EXCERPTED TEXT:
○ ○ ○ ○ ○

Florida District Court of Appeals Criminal Law Update (January 23, 2023 – January 27, 2023)

The “Cite” of the Crime Podcast

Florida Criminal Law Update (January 23, 2023 -January 27, 2023)

Listen to this week’s The “Cite” of the Crime Podcast episode here.


  • 0 – Florida Supreme Court Cases
  • 1 – First DCA Cases
  • 2 – Second DCA Cases
  • 2 – Third DCA Cases
  • 2 – Fourth DCA Cases
  • 0 – Fifth DCA Cases
  • 0 – Sixth DCA Cases

Case #1 – Susick v. State, No. 1D21-2070 (Fla. 1st DCA)(January 25, 2023)

  • Susick involves a defendant in federal custody seeking to resolve his state violation of probation case. 
  • Mr. Susick was in federal custody and he had a detainer for a state violation of probation.  The detainer was causing him to be ineligible for some of the federal prison programs. 
  • Mr. Susick filed a petition for writ of habeas corpus with the trial court, which was denied. 
  • He appealed to the 1st DCA asking that court to compel the trial court to either transfer him to state custody or to set aside the detainer. 
  • As an initial matter, the 1st DCA noted that the proper vehicle to challenge a detainer is a petition for writ of mandamus, which asks an appellate court to order a lower court to do something.  A petition for writ of habeas corpus asks the court to bring the defendant before the court to review whether that person is being illegally detained.
  • Here, Mr. Susick’s argument wasn’t that he was being legally detained.  He just wanted the trial court to act – to either transfer him or to set the detainer aside.  
  • But despite filing the wrong petition, Article V, §2 of the Florida Constitution says that no cause shall be dismissed because an improper remedy has been sought.  So, the 1st DCA considered his appeal.
  • So, what authority does a state court have over a state detainer lodged on a federal inmate?
  • We first must answer the question – what is a detainer, exactly.  A detainer is an informal request filed by a criminal justice agency asking the detaining authority to notify the agency when the prisoner is about to be released. 
  • But, the person is not in custody pursuant to the detainer until he is subject to release on the case he was already incarcerated for. 
  • And the 1st DCA determined that it has no authority to set aside a detainer because it doesn’t implicate a liberty interest and therefore doesn’t implicate due process.

○ ○ ○ ○ ○

ENTRIES SHOWN:
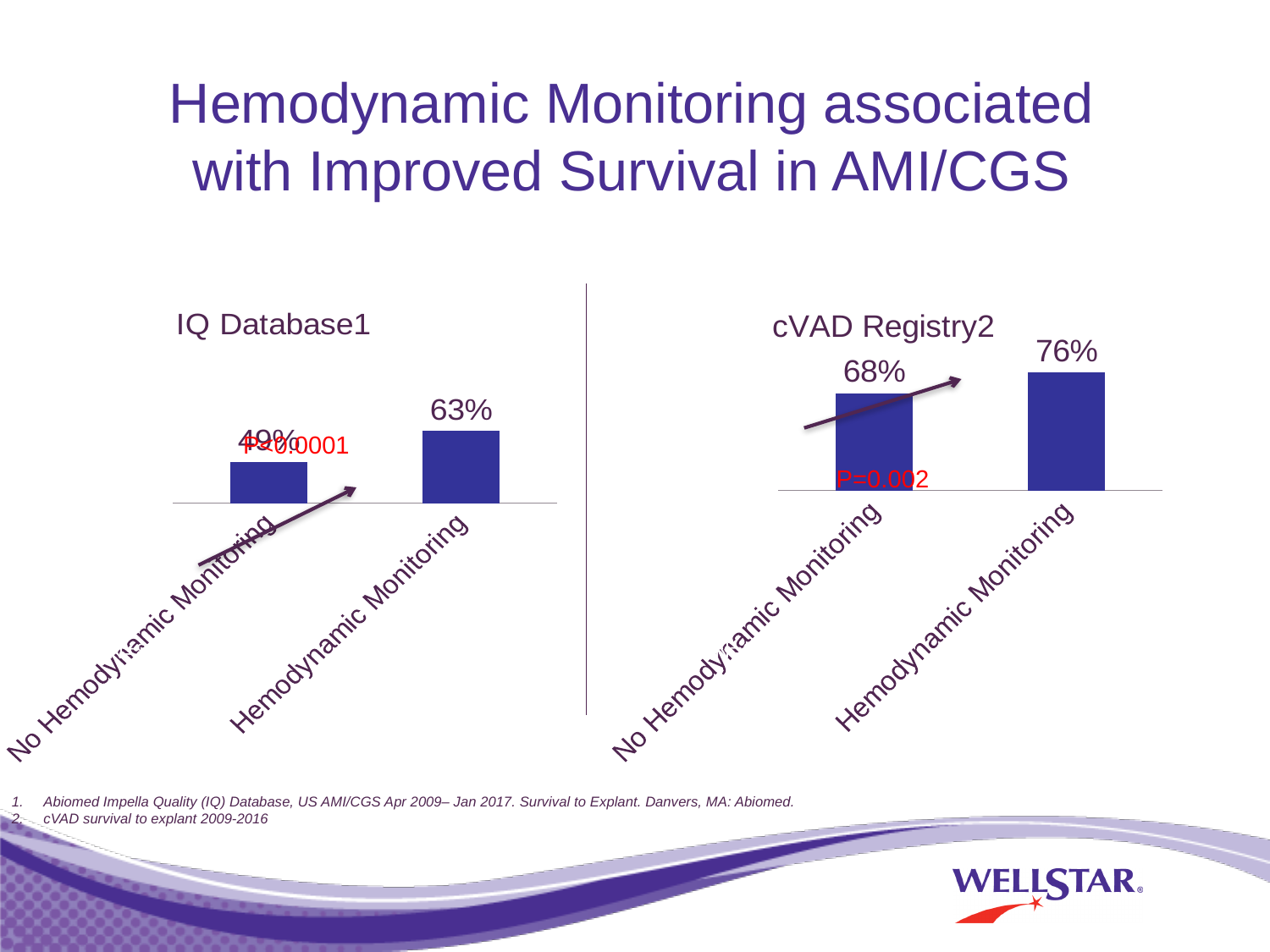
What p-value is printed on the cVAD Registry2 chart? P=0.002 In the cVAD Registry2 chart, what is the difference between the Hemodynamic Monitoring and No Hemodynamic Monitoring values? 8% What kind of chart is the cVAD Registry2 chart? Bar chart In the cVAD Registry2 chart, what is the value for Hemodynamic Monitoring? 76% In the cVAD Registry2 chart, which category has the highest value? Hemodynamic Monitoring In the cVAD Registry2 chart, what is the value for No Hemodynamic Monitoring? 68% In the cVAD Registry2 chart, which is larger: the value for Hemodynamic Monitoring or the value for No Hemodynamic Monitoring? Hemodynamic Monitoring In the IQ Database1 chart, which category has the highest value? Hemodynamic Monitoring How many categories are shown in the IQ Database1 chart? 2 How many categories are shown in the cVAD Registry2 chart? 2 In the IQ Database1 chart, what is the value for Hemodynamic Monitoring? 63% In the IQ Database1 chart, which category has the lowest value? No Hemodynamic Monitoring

○ ○ ○ ○ ○

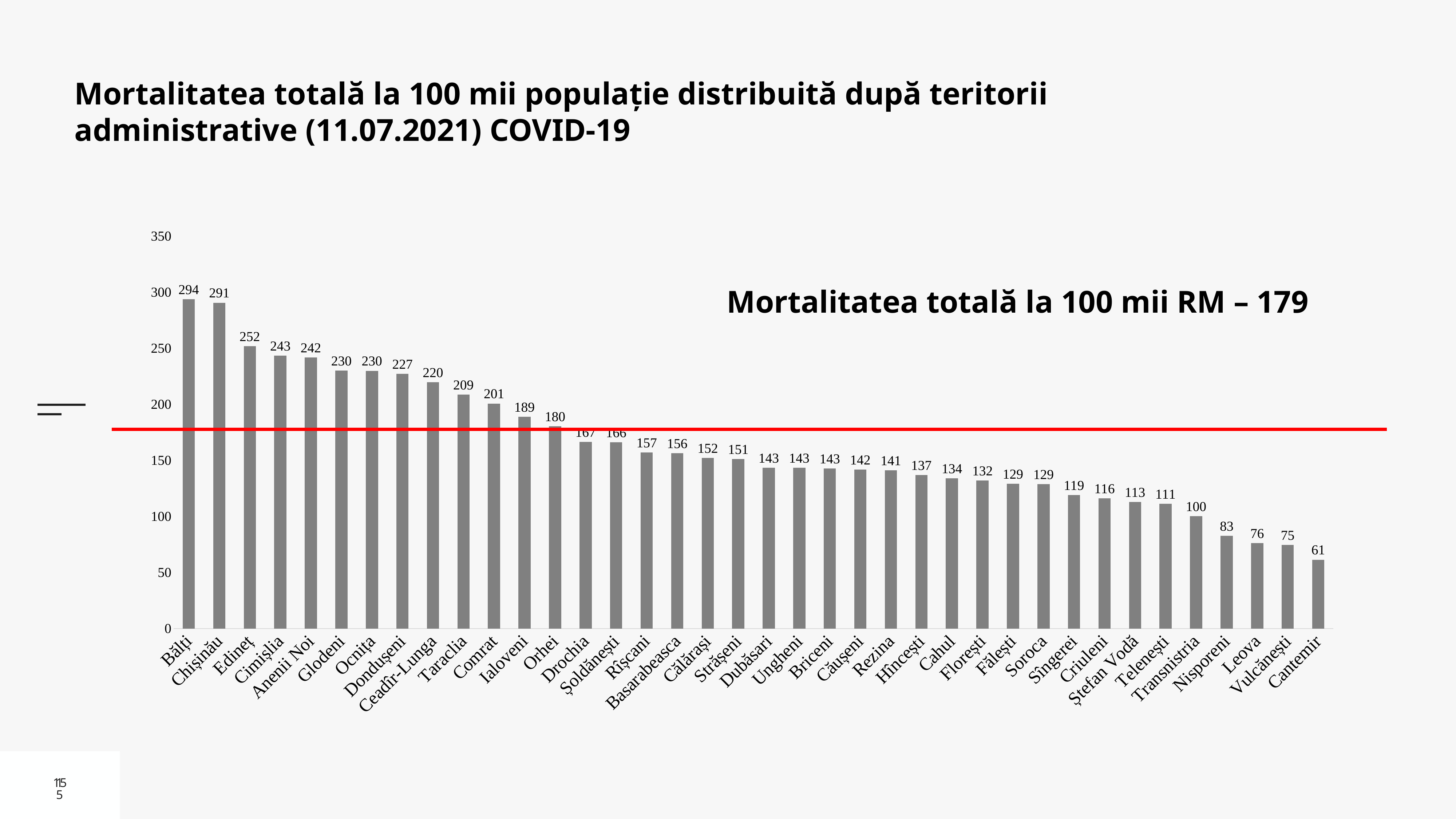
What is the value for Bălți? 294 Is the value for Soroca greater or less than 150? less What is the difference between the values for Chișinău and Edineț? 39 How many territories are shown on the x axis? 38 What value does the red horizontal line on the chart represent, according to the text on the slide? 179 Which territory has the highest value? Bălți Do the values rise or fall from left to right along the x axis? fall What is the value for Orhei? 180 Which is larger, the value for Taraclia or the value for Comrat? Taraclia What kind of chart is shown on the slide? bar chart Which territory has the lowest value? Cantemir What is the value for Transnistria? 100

○ ○ ○ ○ ○

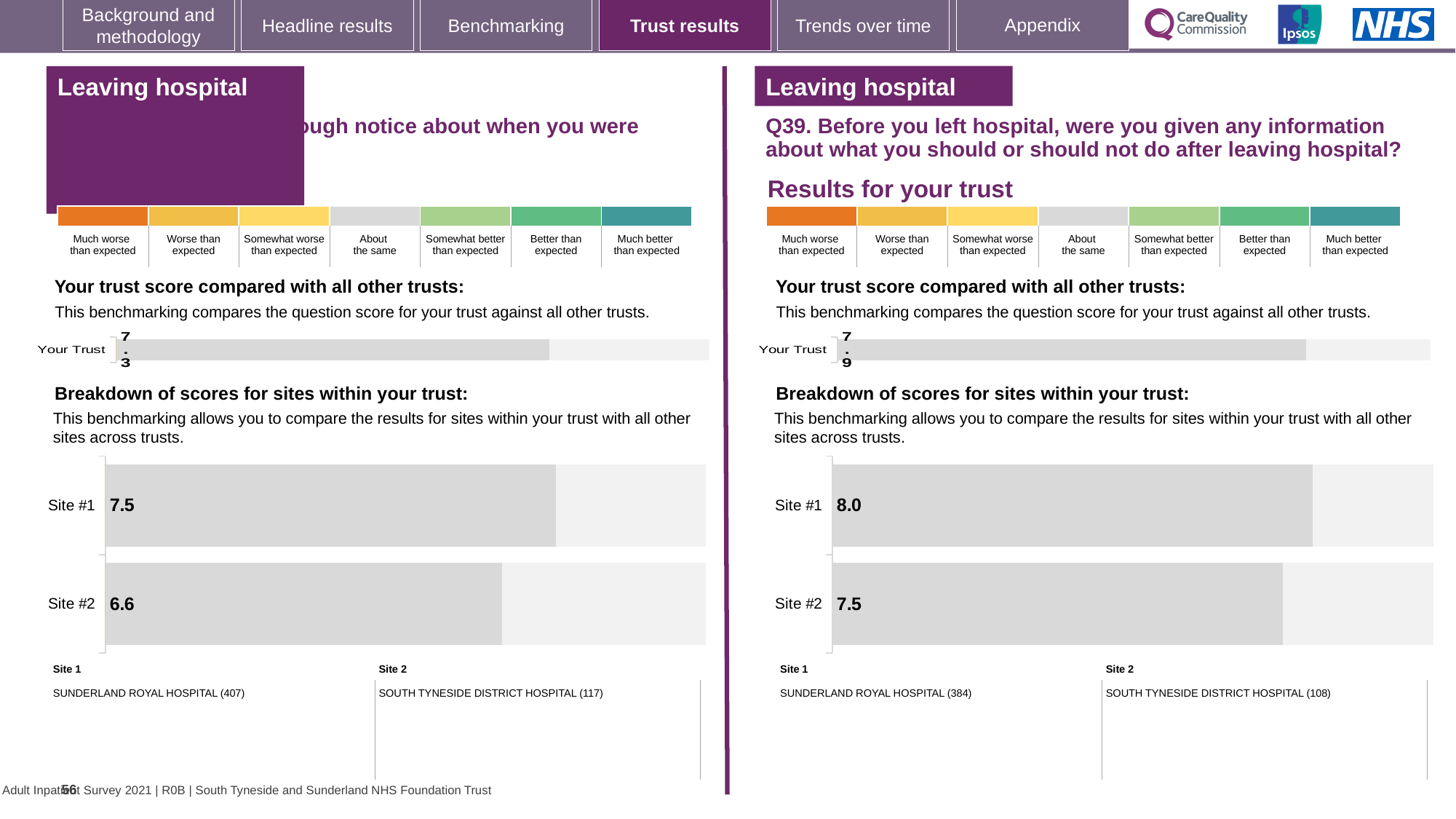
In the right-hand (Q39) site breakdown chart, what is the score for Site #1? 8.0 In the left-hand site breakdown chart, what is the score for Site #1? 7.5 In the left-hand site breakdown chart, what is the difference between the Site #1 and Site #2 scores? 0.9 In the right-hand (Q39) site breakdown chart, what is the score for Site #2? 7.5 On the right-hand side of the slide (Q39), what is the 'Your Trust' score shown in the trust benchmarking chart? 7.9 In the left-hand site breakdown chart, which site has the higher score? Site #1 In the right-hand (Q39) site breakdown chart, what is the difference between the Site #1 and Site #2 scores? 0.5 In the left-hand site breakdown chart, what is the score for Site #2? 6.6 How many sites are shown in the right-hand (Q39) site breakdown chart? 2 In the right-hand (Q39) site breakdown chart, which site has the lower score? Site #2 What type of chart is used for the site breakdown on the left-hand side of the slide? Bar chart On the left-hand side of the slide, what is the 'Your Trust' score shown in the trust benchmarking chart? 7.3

○ ○ ○ ○ ○

EXERCISE REQUIREMENTS:
(a) Answer these from the criminal law update:
(i) How many Third DCA cases does it count for the week?
(ii) What case number does it give for Susick v. State?
(iii) What does it say a petition for writ of mandamus asks an appellate court to do?
(b) Copy the criminal law update word for word from "Case #1 – Susick" to "federal prison programs.".
The lines play no part in this work.

TASK-BY-TASK SOLUTIONS:
(a)
(i) 2
(ii) No. 1D21-2070
(iii) To order a lower court to do something.

(b)
Case #1 – Susick v. State, No. 1D21-2070 (Fla. 1st DCA)(January 25, 2023)

  • Susick involves a defendant in federal custody seeking to resolve his state violation of probation case. 
  • Mr. Susick was in federal custody and he had a detainer for a state violation of probation.  The detainer was causing him to be ineligible for some of the federal prison programs.